Kamis, Januari 19, 2017

Boleh Saya Tilang, Mbak?

Siapa bilang penggunaan bahasa berpola yang kami terapkan di sekolah hanya untuk interaksi antara guru murid atau orang tua anak saja. Tidak seterbatas itu. Penerapannya justru bisa kepada siapa saja. Kalau anda baca postingan saya kemarin, ada percakapan antara Damar dengan penjaga toko roti.

Nah, hari ini saya mendapatkan kisah berbeda lagi. Kisah tentang salah satu guru Buana Kids yang ketika melaju sepeda motornya dihentikan petugas operasi lalu lintas. Kawan saya yang sudah terbiasa dengan pola bahasa santun tampak tenang menghadapi polisi. Bagaimana kelembutan bahasanya yang mampu melunakredamkan emosi. Kekuatan bahasa berpola dengan penyampaian yang santun, ternyata berdampak pada seorang polisi yang mendadak minta ijin untuk menilang.

“Maaf pak, saya tidak membawa STNK,” kata Bu Uci dengan lembut
 
“STNK-nya dimana?” tanya polisi.

“STNK sedang di bawa kakak di Jakarta untuk mengurus mutasi.”

“Mbak harusnya bawa surat keterangan.”

“Oh, begitu ya pak. Maaf, saya tidak tahu informasi itu.”

“Boleh saya tilang, mbak?”

Dalam hati teman saya merasa terkejut, “Eh, pak polisi malah  minta izin. Santun benar Pak Polisi ini.”  Ia malah jadi tidak enak hati.

Akhirnya kawan saya pun tetap dapat surat tilang, yang akan diselesaikan melalui jalur pengadilan.

“Oh, iya, pak. Nanti kalau ke pengadilan apa yang harus saya bawa dan saya siapkan?” tanya kawan saya polos.

“Tidak perlu bawa apa-apa, cukup bawa surat tilang ini saja.”

“Maksud saya berapa uang yang harus saya siapkan?” Pak Polisi pun menyebutkan kisaran angka. Kawan saya mengucapkan terimakasih.  
***
Bisa kita lihat, bagaimana proses penilangan berlangsung dengan adem, saling menerima, saling memahami dan mengerti dengan peran masing-masing. Sementara kebanyakan, ketika ada operasi lalu lintas, yang merasa bersalah lebih memilih menghindar agar tidak ditilang. Kalau pun terpaksa sudah distop juga berusaha mengelak, melakukan pembelaan. Belum lagi dengan ekspresi kebanyakan petugas yang menampakkan wajah beringas. Bahkan tak jarang suasana menjadi semakin memanas. Polisi ngotot untuk menindak pelanggar, yang melanggar juga tidak kalah ngotot melakukan adu argument yang intinya agar tidak jadi ditilang.

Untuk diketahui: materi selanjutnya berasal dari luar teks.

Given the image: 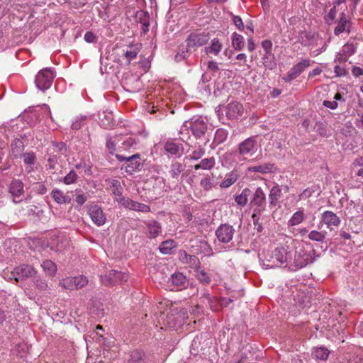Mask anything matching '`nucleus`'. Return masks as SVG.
Instances as JSON below:
<instances>
[{
    "mask_svg": "<svg viewBox=\"0 0 363 363\" xmlns=\"http://www.w3.org/2000/svg\"><path fill=\"white\" fill-rule=\"evenodd\" d=\"M318 257L315 250L303 247H296L294 259H291L289 269L296 271L313 263Z\"/></svg>",
    "mask_w": 363,
    "mask_h": 363,
    "instance_id": "obj_1",
    "label": "nucleus"
},
{
    "mask_svg": "<svg viewBox=\"0 0 363 363\" xmlns=\"http://www.w3.org/2000/svg\"><path fill=\"white\" fill-rule=\"evenodd\" d=\"M257 148L258 145L255 138L250 137L239 144L237 155L233 152H226L223 157L225 160H229V163H230V160H233L235 156L238 157L239 162H242L252 157L256 153Z\"/></svg>",
    "mask_w": 363,
    "mask_h": 363,
    "instance_id": "obj_2",
    "label": "nucleus"
},
{
    "mask_svg": "<svg viewBox=\"0 0 363 363\" xmlns=\"http://www.w3.org/2000/svg\"><path fill=\"white\" fill-rule=\"evenodd\" d=\"M207 121L205 118L201 116L194 117L183 123L180 129V134L182 135L181 138L182 140H185L186 137L184 135L188 134L189 129L196 138H201L207 130Z\"/></svg>",
    "mask_w": 363,
    "mask_h": 363,
    "instance_id": "obj_3",
    "label": "nucleus"
},
{
    "mask_svg": "<svg viewBox=\"0 0 363 363\" xmlns=\"http://www.w3.org/2000/svg\"><path fill=\"white\" fill-rule=\"evenodd\" d=\"M250 204L253 208L252 219L254 225H257V223L259 220V215L266 208V195L261 187L256 189Z\"/></svg>",
    "mask_w": 363,
    "mask_h": 363,
    "instance_id": "obj_4",
    "label": "nucleus"
},
{
    "mask_svg": "<svg viewBox=\"0 0 363 363\" xmlns=\"http://www.w3.org/2000/svg\"><path fill=\"white\" fill-rule=\"evenodd\" d=\"M189 318L188 312L186 308L179 310L177 308H173L170 313L167 314L163 320L164 325L170 329L177 330L185 323V320Z\"/></svg>",
    "mask_w": 363,
    "mask_h": 363,
    "instance_id": "obj_5",
    "label": "nucleus"
},
{
    "mask_svg": "<svg viewBox=\"0 0 363 363\" xmlns=\"http://www.w3.org/2000/svg\"><path fill=\"white\" fill-rule=\"evenodd\" d=\"M292 257V252L288 251L284 247H277L272 253L270 256L271 264H267L269 267L284 266L289 268V264H291V259Z\"/></svg>",
    "mask_w": 363,
    "mask_h": 363,
    "instance_id": "obj_6",
    "label": "nucleus"
},
{
    "mask_svg": "<svg viewBox=\"0 0 363 363\" xmlns=\"http://www.w3.org/2000/svg\"><path fill=\"white\" fill-rule=\"evenodd\" d=\"M55 77V74L51 68H44L35 76V86L39 90L45 91L51 87Z\"/></svg>",
    "mask_w": 363,
    "mask_h": 363,
    "instance_id": "obj_7",
    "label": "nucleus"
},
{
    "mask_svg": "<svg viewBox=\"0 0 363 363\" xmlns=\"http://www.w3.org/2000/svg\"><path fill=\"white\" fill-rule=\"evenodd\" d=\"M45 111L48 115H50V107L47 104L29 107L28 110H24V121L30 126L35 125L40 119V111Z\"/></svg>",
    "mask_w": 363,
    "mask_h": 363,
    "instance_id": "obj_8",
    "label": "nucleus"
},
{
    "mask_svg": "<svg viewBox=\"0 0 363 363\" xmlns=\"http://www.w3.org/2000/svg\"><path fill=\"white\" fill-rule=\"evenodd\" d=\"M142 233L149 239H155L162 234V224L154 219L144 220Z\"/></svg>",
    "mask_w": 363,
    "mask_h": 363,
    "instance_id": "obj_9",
    "label": "nucleus"
},
{
    "mask_svg": "<svg viewBox=\"0 0 363 363\" xmlns=\"http://www.w3.org/2000/svg\"><path fill=\"white\" fill-rule=\"evenodd\" d=\"M87 283V278L83 275H80L64 278L60 281V285L65 289L72 291L81 289L86 285Z\"/></svg>",
    "mask_w": 363,
    "mask_h": 363,
    "instance_id": "obj_10",
    "label": "nucleus"
},
{
    "mask_svg": "<svg viewBox=\"0 0 363 363\" xmlns=\"http://www.w3.org/2000/svg\"><path fill=\"white\" fill-rule=\"evenodd\" d=\"M311 61L309 59H303L299 62L294 65L287 72L282 79L285 82H290L296 79L306 68L311 65Z\"/></svg>",
    "mask_w": 363,
    "mask_h": 363,
    "instance_id": "obj_11",
    "label": "nucleus"
},
{
    "mask_svg": "<svg viewBox=\"0 0 363 363\" xmlns=\"http://www.w3.org/2000/svg\"><path fill=\"white\" fill-rule=\"evenodd\" d=\"M116 201L119 205L128 210L140 211L143 213H147L150 211V208L149 206L135 201H133L129 199H126L125 197H120V199H116Z\"/></svg>",
    "mask_w": 363,
    "mask_h": 363,
    "instance_id": "obj_12",
    "label": "nucleus"
},
{
    "mask_svg": "<svg viewBox=\"0 0 363 363\" xmlns=\"http://www.w3.org/2000/svg\"><path fill=\"white\" fill-rule=\"evenodd\" d=\"M35 156L33 152L24 153V169H28V166L32 167L34 174L28 177V179L33 178L35 180H40V167L35 162Z\"/></svg>",
    "mask_w": 363,
    "mask_h": 363,
    "instance_id": "obj_13",
    "label": "nucleus"
},
{
    "mask_svg": "<svg viewBox=\"0 0 363 363\" xmlns=\"http://www.w3.org/2000/svg\"><path fill=\"white\" fill-rule=\"evenodd\" d=\"M87 213L92 222L97 226H101L106 221L103 209L96 204H90L87 208Z\"/></svg>",
    "mask_w": 363,
    "mask_h": 363,
    "instance_id": "obj_14",
    "label": "nucleus"
},
{
    "mask_svg": "<svg viewBox=\"0 0 363 363\" xmlns=\"http://www.w3.org/2000/svg\"><path fill=\"white\" fill-rule=\"evenodd\" d=\"M235 229L229 224L220 225L216 231V237L220 242L228 243L234 236Z\"/></svg>",
    "mask_w": 363,
    "mask_h": 363,
    "instance_id": "obj_15",
    "label": "nucleus"
},
{
    "mask_svg": "<svg viewBox=\"0 0 363 363\" xmlns=\"http://www.w3.org/2000/svg\"><path fill=\"white\" fill-rule=\"evenodd\" d=\"M225 116L228 118L234 120L242 116L244 113L242 105L238 101H231L225 107Z\"/></svg>",
    "mask_w": 363,
    "mask_h": 363,
    "instance_id": "obj_16",
    "label": "nucleus"
},
{
    "mask_svg": "<svg viewBox=\"0 0 363 363\" xmlns=\"http://www.w3.org/2000/svg\"><path fill=\"white\" fill-rule=\"evenodd\" d=\"M11 198L15 203H19L23 201V183L20 179L12 181L9 186Z\"/></svg>",
    "mask_w": 363,
    "mask_h": 363,
    "instance_id": "obj_17",
    "label": "nucleus"
},
{
    "mask_svg": "<svg viewBox=\"0 0 363 363\" xmlns=\"http://www.w3.org/2000/svg\"><path fill=\"white\" fill-rule=\"evenodd\" d=\"M209 36L205 33H192L191 34L187 40V47L189 48H194L202 46L208 41Z\"/></svg>",
    "mask_w": 363,
    "mask_h": 363,
    "instance_id": "obj_18",
    "label": "nucleus"
},
{
    "mask_svg": "<svg viewBox=\"0 0 363 363\" xmlns=\"http://www.w3.org/2000/svg\"><path fill=\"white\" fill-rule=\"evenodd\" d=\"M321 221L330 230H333L340 224V218L331 211H325L322 213Z\"/></svg>",
    "mask_w": 363,
    "mask_h": 363,
    "instance_id": "obj_19",
    "label": "nucleus"
},
{
    "mask_svg": "<svg viewBox=\"0 0 363 363\" xmlns=\"http://www.w3.org/2000/svg\"><path fill=\"white\" fill-rule=\"evenodd\" d=\"M127 279L128 275L125 273H123L116 270H112L108 274V277H101V281L106 285H109L116 283H121L126 281Z\"/></svg>",
    "mask_w": 363,
    "mask_h": 363,
    "instance_id": "obj_20",
    "label": "nucleus"
},
{
    "mask_svg": "<svg viewBox=\"0 0 363 363\" xmlns=\"http://www.w3.org/2000/svg\"><path fill=\"white\" fill-rule=\"evenodd\" d=\"M168 283L172 286V290H181L187 286L188 281L182 273L176 272L169 279Z\"/></svg>",
    "mask_w": 363,
    "mask_h": 363,
    "instance_id": "obj_21",
    "label": "nucleus"
},
{
    "mask_svg": "<svg viewBox=\"0 0 363 363\" xmlns=\"http://www.w3.org/2000/svg\"><path fill=\"white\" fill-rule=\"evenodd\" d=\"M116 157L119 161L125 160L128 162L126 168H130V169H127V172H134L139 170L140 168L141 164L138 161L139 155L138 154L129 157H124L121 155H116Z\"/></svg>",
    "mask_w": 363,
    "mask_h": 363,
    "instance_id": "obj_22",
    "label": "nucleus"
},
{
    "mask_svg": "<svg viewBox=\"0 0 363 363\" xmlns=\"http://www.w3.org/2000/svg\"><path fill=\"white\" fill-rule=\"evenodd\" d=\"M350 28L351 22L342 12L337 22V25L334 30V33L335 35H338L344 32L349 33L350 31Z\"/></svg>",
    "mask_w": 363,
    "mask_h": 363,
    "instance_id": "obj_23",
    "label": "nucleus"
},
{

Selama ini, kesantunan di jalan seolah telah hilang. Bahkan pada kesempatan yang sama tepat di samping kawan saya itu ada juga sepeda motor yang diberhentikan oleh polwan. Pengendara sepeda motor itu bapak-bapak paruh baya, hanya mengenakan kaos dan celana pendek, tanpa helm, termasuk surat-surat. Belum ditanya, si bapak langsung membela diri

“Saya baru dari rumah sakit. Baru periksa. Tidak bawa apa-apa.”

“Tetap kami tilang, pak,” ucap Polwan itu tegas. Tanpa senyum. ekskpresinya jauh dari kesan ramah.

Dari kisah ini saya banyak belajar, betapa sikap santun tetap diperlukan dimanapun, tidak terkecuali di jalanan.